Cleveland (92. 3 the Fan) – When asked about what made Houston special, every Cleveland Indian interviewed made note of the fact that there are no holes on the Astros roster, one-through-nine in the lineup, top-to-bottom in the bullpen.

The Indians emerged from their early-season set against the predicted AL West champions with a 2-1 series win, with much thanks going to the performance of their lesser-hyped players in the rubber match.

The normally unflappable Corey Kluber took the hill in Game 3, but got into serious trouble early, loading the bases with one out. Kluber was able to get to two outs with a strikeout of Evan Gattis, but it was Abraham Almonte’s leaping catch in right field that turned a potential 4-0 lead into a scoreless top of the first.

Kluber, Almonte and manager Terry Francona all acknowledged the fact that the outcome of the game would have been much in doubt if the right fielder did not make the play. But it was a gold glover at shortstop, Francisco Lindor, who put it definitively.

“He won the game right there. He won the game,” Lindor said. “Abe, the way he went after that ball, I think he had a play like that earlier in the year, but he didn’t get to it. He kind of slowed down as he was getting to the ball, and the ball hit the wall. Today, he went all out.”

As it goes in baseball, a brilliant defensive play begets a game-changing at-bat, and that recurring theme did not escape Almonte. Trailing 3-1 in the 5th inning, Almonte led off the frame with his first home run of the year, putting things in range for Lindor to give the team a win with his two-run shot in the 7th.

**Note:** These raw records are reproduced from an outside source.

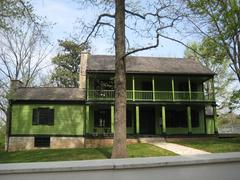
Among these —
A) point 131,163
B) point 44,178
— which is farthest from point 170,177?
point 44,178

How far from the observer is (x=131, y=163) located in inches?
165

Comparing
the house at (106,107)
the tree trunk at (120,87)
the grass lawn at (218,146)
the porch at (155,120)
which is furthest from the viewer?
the porch at (155,120)

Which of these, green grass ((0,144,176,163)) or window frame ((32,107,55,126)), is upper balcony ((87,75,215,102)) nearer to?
window frame ((32,107,55,126))

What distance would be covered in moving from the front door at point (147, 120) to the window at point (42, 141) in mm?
8125

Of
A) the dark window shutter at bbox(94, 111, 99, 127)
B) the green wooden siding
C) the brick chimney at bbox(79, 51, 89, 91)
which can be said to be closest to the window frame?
the green wooden siding

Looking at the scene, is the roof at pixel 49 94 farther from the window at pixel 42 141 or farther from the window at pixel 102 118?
the window at pixel 42 141

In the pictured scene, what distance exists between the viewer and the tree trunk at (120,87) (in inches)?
435

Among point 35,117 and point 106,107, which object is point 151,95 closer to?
point 106,107

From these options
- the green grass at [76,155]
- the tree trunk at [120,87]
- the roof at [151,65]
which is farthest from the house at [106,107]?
the tree trunk at [120,87]

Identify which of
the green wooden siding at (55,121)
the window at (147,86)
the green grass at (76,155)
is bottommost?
the green grass at (76,155)

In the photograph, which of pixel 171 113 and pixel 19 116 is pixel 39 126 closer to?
pixel 19 116

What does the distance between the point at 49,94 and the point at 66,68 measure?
1789 centimetres

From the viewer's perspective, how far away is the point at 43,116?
2472 centimetres

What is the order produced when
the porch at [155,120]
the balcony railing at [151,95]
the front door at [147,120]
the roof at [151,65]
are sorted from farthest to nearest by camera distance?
1. the front door at [147,120]
2. the roof at [151,65]
3. the porch at [155,120]
4. the balcony railing at [151,95]
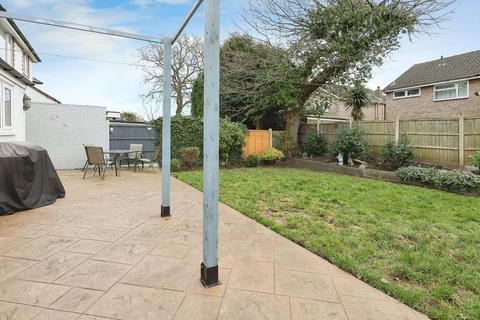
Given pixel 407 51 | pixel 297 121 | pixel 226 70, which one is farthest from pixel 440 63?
pixel 226 70

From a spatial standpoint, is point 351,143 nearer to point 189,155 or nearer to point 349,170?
point 349,170

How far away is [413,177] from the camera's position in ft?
23.0

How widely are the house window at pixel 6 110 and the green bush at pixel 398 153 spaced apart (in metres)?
10.0

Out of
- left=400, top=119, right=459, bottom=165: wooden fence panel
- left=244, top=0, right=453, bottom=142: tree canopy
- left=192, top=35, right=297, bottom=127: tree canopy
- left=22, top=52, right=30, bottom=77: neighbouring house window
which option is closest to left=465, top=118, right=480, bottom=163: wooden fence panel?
left=400, top=119, right=459, bottom=165: wooden fence panel

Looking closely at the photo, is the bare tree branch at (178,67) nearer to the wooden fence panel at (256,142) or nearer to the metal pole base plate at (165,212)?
the wooden fence panel at (256,142)

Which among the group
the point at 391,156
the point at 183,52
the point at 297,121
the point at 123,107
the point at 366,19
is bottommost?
the point at 391,156

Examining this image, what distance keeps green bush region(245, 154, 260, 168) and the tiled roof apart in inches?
467

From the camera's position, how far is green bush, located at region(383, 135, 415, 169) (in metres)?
8.15

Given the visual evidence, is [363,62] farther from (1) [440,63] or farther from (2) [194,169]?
(1) [440,63]

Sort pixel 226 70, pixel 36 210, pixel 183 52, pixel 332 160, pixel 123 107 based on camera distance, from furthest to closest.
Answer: pixel 123 107, pixel 183 52, pixel 226 70, pixel 332 160, pixel 36 210

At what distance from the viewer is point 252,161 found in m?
11.2

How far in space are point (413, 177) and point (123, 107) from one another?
20.1 m

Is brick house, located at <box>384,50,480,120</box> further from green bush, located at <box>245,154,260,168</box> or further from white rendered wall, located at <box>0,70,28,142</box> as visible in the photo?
white rendered wall, located at <box>0,70,28,142</box>

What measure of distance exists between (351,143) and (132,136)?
8030 mm
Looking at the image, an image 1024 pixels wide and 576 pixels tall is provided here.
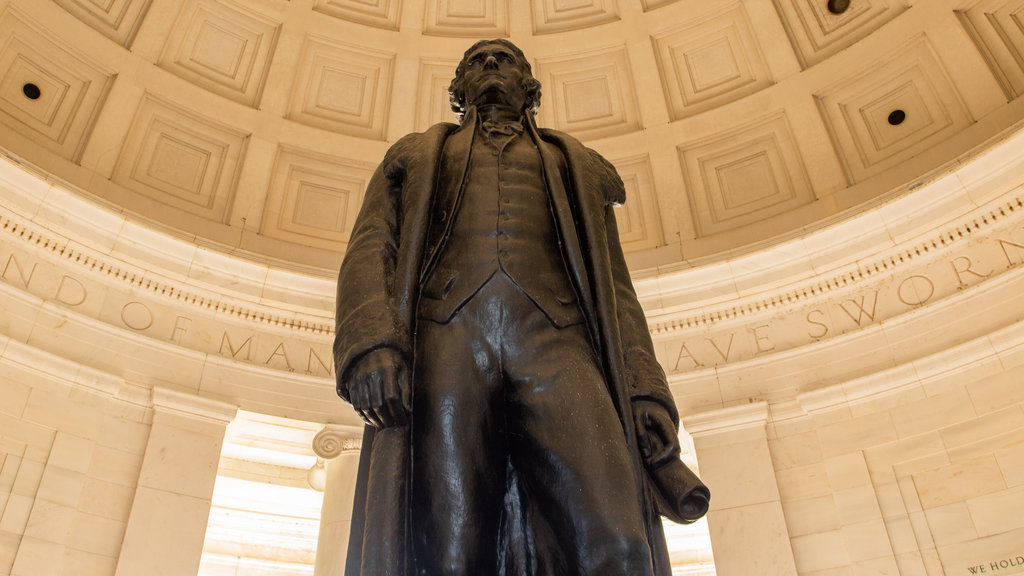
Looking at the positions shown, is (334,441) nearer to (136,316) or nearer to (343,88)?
(136,316)

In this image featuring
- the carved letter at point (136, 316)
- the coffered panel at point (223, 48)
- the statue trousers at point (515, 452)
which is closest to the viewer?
the statue trousers at point (515, 452)

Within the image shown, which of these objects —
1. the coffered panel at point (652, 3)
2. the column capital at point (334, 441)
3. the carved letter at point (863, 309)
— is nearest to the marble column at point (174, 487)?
the column capital at point (334, 441)

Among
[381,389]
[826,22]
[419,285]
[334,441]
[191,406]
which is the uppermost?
[826,22]

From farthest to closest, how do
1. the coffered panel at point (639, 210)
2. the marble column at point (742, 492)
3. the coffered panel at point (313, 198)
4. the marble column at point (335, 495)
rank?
the coffered panel at point (639, 210) < the coffered panel at point (313, 198) < the marble column at point (335, 495) < the marble column at point (742, 492)

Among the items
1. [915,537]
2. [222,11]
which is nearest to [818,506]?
[915,537]

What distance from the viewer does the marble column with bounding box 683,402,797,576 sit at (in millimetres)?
8875

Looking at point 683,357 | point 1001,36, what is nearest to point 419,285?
point 683,357

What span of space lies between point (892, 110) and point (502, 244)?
983 centimetres

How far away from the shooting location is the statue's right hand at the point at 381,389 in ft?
9.02

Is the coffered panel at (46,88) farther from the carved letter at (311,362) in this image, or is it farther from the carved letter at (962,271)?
the carved letter at (962,271)

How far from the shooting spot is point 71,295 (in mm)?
9430

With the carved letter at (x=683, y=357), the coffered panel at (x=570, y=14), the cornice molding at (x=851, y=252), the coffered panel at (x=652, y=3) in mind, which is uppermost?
the coffered panel at (x=570, y=14)

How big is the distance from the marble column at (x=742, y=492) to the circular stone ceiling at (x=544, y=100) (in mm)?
2369

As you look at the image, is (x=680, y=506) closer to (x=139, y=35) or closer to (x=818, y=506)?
(x=818, y=506)
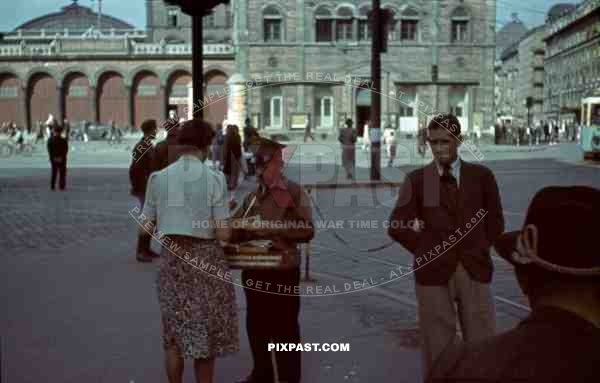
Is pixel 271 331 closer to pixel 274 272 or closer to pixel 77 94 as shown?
pixel 274 272

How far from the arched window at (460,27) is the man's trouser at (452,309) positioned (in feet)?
164

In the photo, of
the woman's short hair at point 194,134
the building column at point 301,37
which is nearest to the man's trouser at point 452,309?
the woman's short hair at point 194,134

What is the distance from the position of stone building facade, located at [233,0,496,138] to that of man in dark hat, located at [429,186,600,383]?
49787mm

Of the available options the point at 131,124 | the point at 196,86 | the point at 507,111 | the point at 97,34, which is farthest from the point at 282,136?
the point at 507,111

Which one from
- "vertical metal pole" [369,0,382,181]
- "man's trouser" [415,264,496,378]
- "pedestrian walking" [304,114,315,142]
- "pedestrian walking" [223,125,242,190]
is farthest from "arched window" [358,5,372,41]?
"man's trouser" [415,264,496,378]

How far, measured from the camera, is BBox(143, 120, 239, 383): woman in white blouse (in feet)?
15.1

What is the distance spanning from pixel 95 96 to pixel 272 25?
55.5 feet

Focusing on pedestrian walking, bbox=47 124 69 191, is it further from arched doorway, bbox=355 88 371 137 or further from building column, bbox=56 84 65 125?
building column, bbox=56 84 65 125

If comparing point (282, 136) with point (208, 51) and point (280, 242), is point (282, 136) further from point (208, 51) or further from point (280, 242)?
point (280, 242)

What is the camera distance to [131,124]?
61.2 metres

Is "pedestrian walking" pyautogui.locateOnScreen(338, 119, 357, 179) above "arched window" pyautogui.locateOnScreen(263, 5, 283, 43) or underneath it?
underneath

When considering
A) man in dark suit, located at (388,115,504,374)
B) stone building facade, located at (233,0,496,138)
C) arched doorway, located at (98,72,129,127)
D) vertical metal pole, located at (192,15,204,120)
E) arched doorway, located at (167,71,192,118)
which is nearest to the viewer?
man in dark suit, located at (388,115,504,374)

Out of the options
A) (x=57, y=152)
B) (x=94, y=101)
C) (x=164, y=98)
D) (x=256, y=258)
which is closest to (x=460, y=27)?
(x=164, y=98)

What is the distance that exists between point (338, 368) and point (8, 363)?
250 centimetres
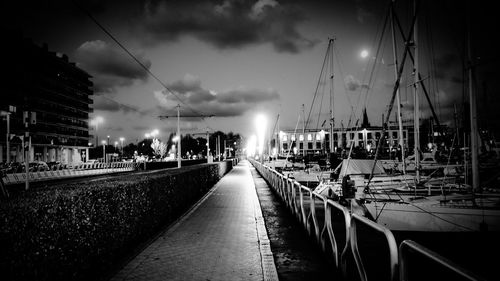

Almonte could not pick between the two plays as his favorite.

“Both. Because both helped my team to win. That’s what we’re looking for,” he said. “It was feeling good, man. You know me. I was helping my team to win, and especially in that situation, a tie game, not scoring a lot of runs and to hit a home run, it’s always a good feeling.”

The eight-hitter was not the only bottom of the lineup hitter to make his impact felt. The much maligned Yan Gomes was 1-for-1 with a double and two walks.

But in a one-run game, Gomes’ prowess behind the plate again proved instrumental, catching Nori Aoki stealing in the 4th with the middle of the lineup coming up.

More importantly, Gomes gunned down Jose Altuve after a pinch-hit single in the top of the 9th, as the second baseman would have scored on the backs of singles from Josh Reddick and Carlos Beltran that followed.

“We pitch out so infrequently because our catchers throw so well,” Francona said. “The first one, Aoki, had such a good jump. Gomer didn’t have time to come up and set his feet and he still got enough on it. On the last one, Frankie made a great play to make the pick and continue with the tag.”

On top of the Tribe’s 4-3 win on Thursday, it cannot be overlooked that the team’s fourth and fifth starters allowed 7 runs over 12 innings against a loaded lineup. That was enough to split a set against the Astros’ top two pitchers, a former Cy Young winner, and another contender for the award.